(Hong Kong, Shanghai, 16 July 2020) Ping An Insurance (Group) Company of China, Ltd. (“Ping An” or the “Group”, HKEx:2318; SSE:601318) is pleased to announce that the Ola-Bond Default Analysis developed by Ping An Technology (Shenzhen) Co., Ltd. (Ping An Technology) won first place in the financial direction scenario challenge of the Artificial Intelligence World Innovations Challenge at the recent World Artificial Intelligence Conference (WAIC).
The Ola-Bond Default Analysis uses AI to assist bond investors conducting risk management before, during and after investment. The five O-RISQ models developed by the Ola-Bond Default Analysis achieved an accuracy rate of 93%.
- The Operation Oriented Model provides users with customized and thematic analysis modules. Users can conduct in-depth research on specific topics or multiple types of topics independently.
- The Risk Diffusion Model identifies the risks associated with the bonds. It builds a relationship diffusion network map of the associated bonds for bond issuers, underwriters and guarantors. This helps to calculate the probability of incoming risks.
- The Intelligent Expert Model is based on massive research reports and experts’ in-depth analysis methods to refine expert experience, generate an expert knowledge base and send bond risk reports to users through simulated expert analysis methods.
- The Similarity Evaluation Model calculates the degree of similarity regarding the risks of the underlying bonds based on the historical default cases database. It constructs a comprehensive database of default cases, matches the features of default bonds with the underlying bonds and flags cases of similar default risk.
- The Quantitative Risk Model provides multi-dimensional risk scanning results and generates a rating based on the factors, incidents and dimensions of the bonds, which enables users to quickly identify the reasons for a bond default.
The Ola-Bond Default Analysis has four characteristics:
- Wide coverage: comprehensive coverage of credit bonds, approximately 220 million+ social entities, 1 billion+ people, entities, industries, incidents and relationship nodes.
- Speedy updates: rapid extraction of risk clues in less than 3 seconds, and data updated once per hour.
- Smart monitoring: 24/7 in-depth coverage of the entire process of investment risk control monitoring, which accurately sends risk clues.
- Fully associative: construction of a full range of associated paths based on the bond subject, solve the problem of macro-medium-micro analysis of fault, and fully explore the risk of bond default.

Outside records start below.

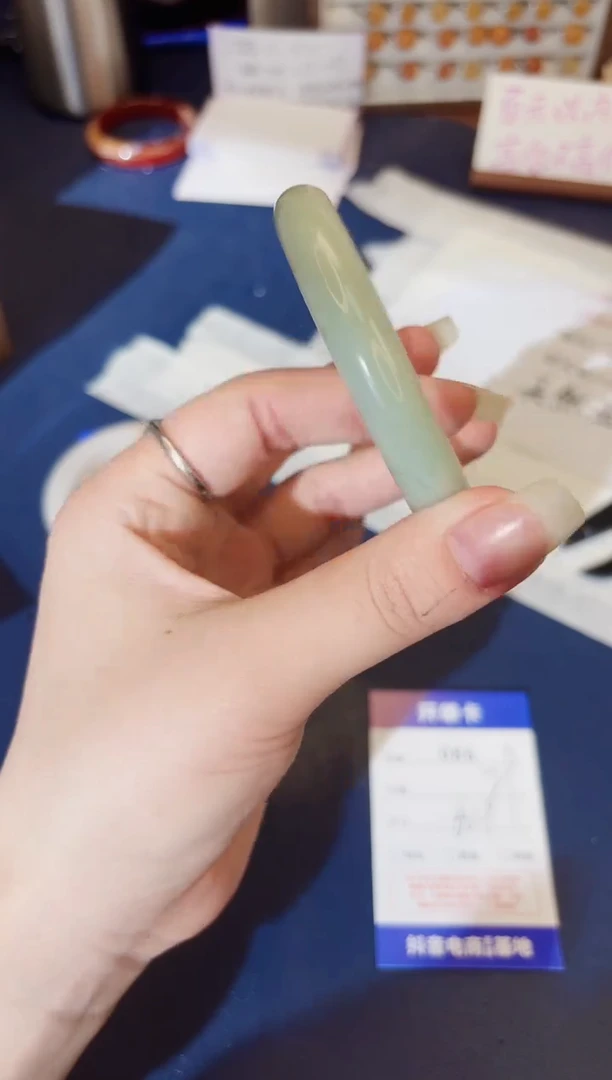 石英质玉手镯未镶嵌86-翠玉-圈口63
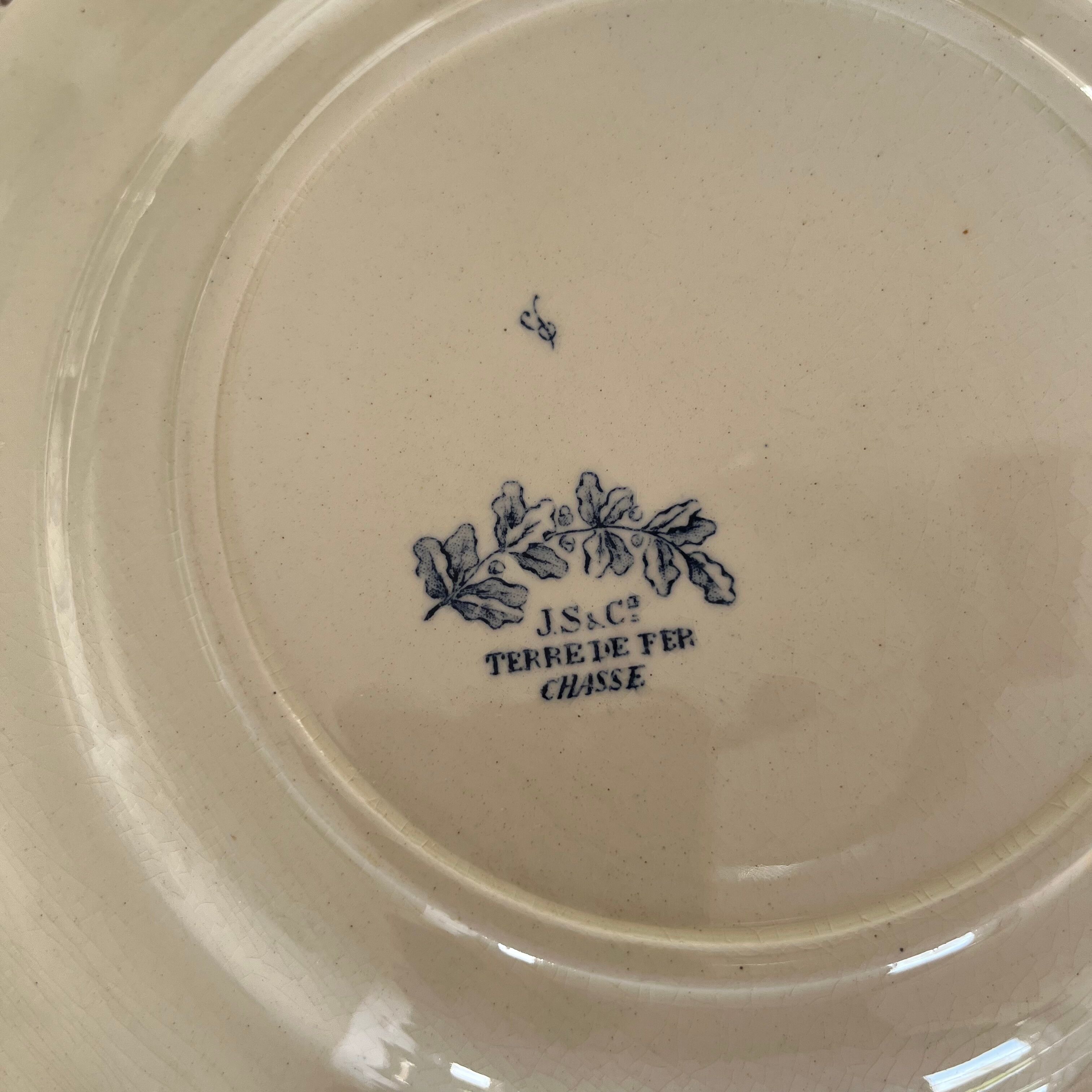 Series of 8 flat plates "Hunting"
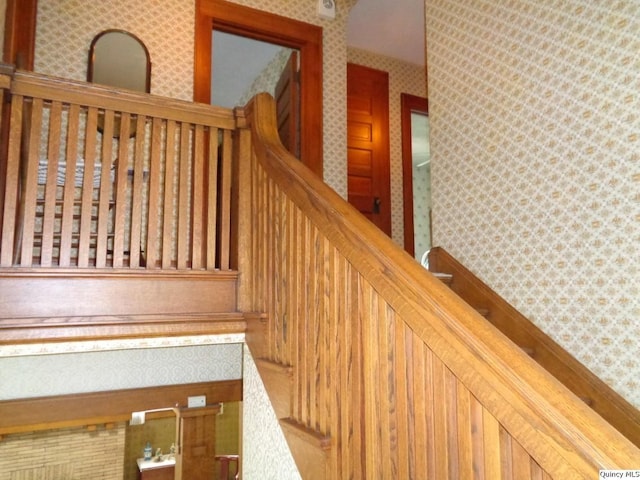 215 S 16th St, Quincy, IL 62301 - stairs with wallpapered walls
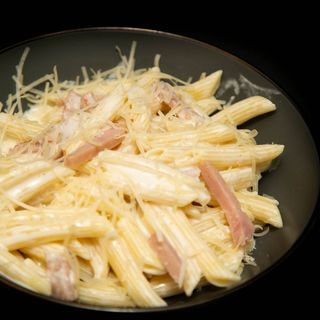 Penne Carbonara și băutură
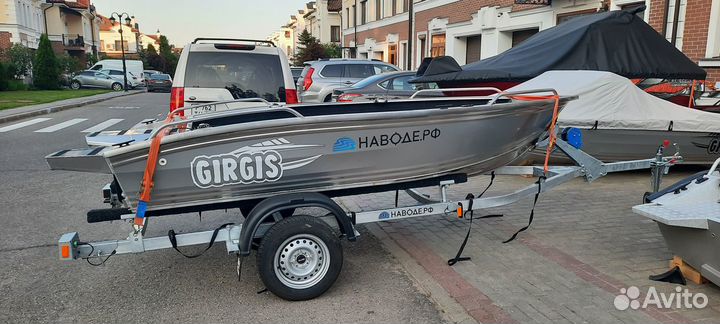 Лодка Girgis 390 - отличный выбор для рыбалки на водоемах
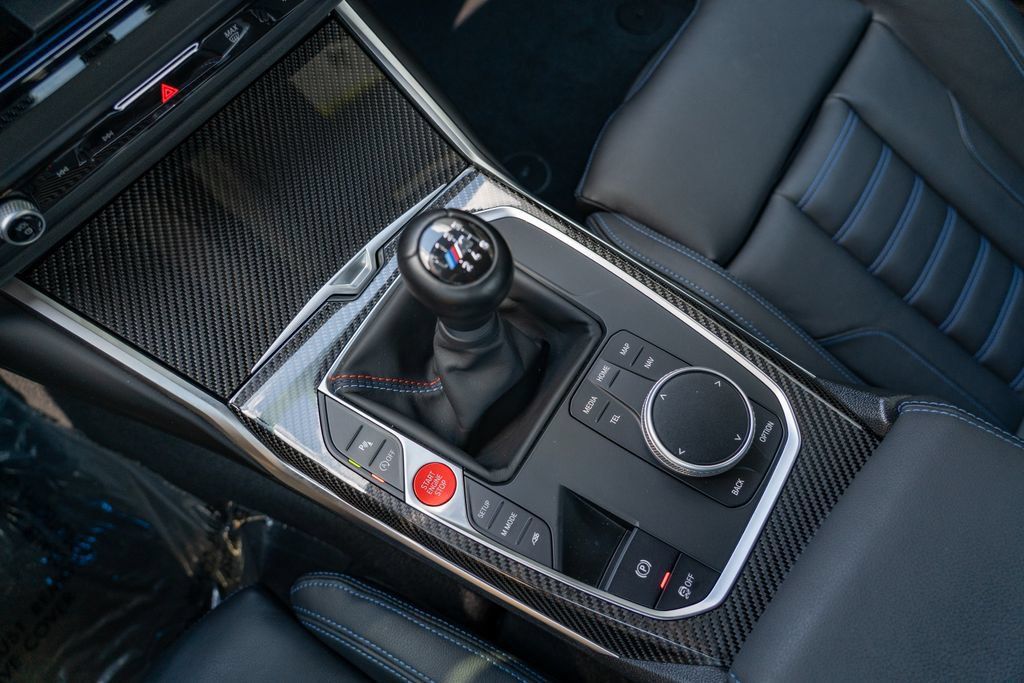 Used 2025 BMW M2 w/ Lighting Package RWD image 25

Since the Ola-Bond Default Analysis was established in 2019, it has provided users with early warning of potential defaults of bonds worth more than USD21.4 billion (RMB150 billion). Compared with traditional early warning systems, the Ola-Bond Default Analysis provides warnings four months in advance, which enables each aspect of bond risk control to be more efficient.
Dr. Xiao Jing, Chief Scientist of Ping An Group, said, “Thanks to the core technologies of AI and our ‘finance + technology’ strategy Ping An continuously strengthens its foundation and aids the development of the industry. While focusing on how technology boosts our efficiency and capacity, we also pay close attention to risk management and control, in order to protect investors through the power of technology.”

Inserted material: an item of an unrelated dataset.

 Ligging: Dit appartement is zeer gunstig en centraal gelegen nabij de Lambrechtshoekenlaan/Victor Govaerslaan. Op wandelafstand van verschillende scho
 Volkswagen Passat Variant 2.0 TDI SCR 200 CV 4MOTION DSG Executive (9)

The WAIC conference was jointly organized by the National Development and Reform Commission, the Ministry of Science and Technology, the Ministry of Industry and Information Technology, the Cyberspace Administration of China, the Chinese Academy of Sciences, the Chinese Academy of Engineering and the Shanghai Municipal People’s Government. As an official competition of WAIC, the Artificial Intelligence World Innovation Challenge has held competitions in the field of medical, autonomous vehicle, robots, finance and manufacturing since 2018. Over 1,000 teams from around the world register for the competition each year, including businesses and institutions such as Alibaba, Tencent, Microsoft, Shanghai Jiao Tong University and Shanghai Fudan University.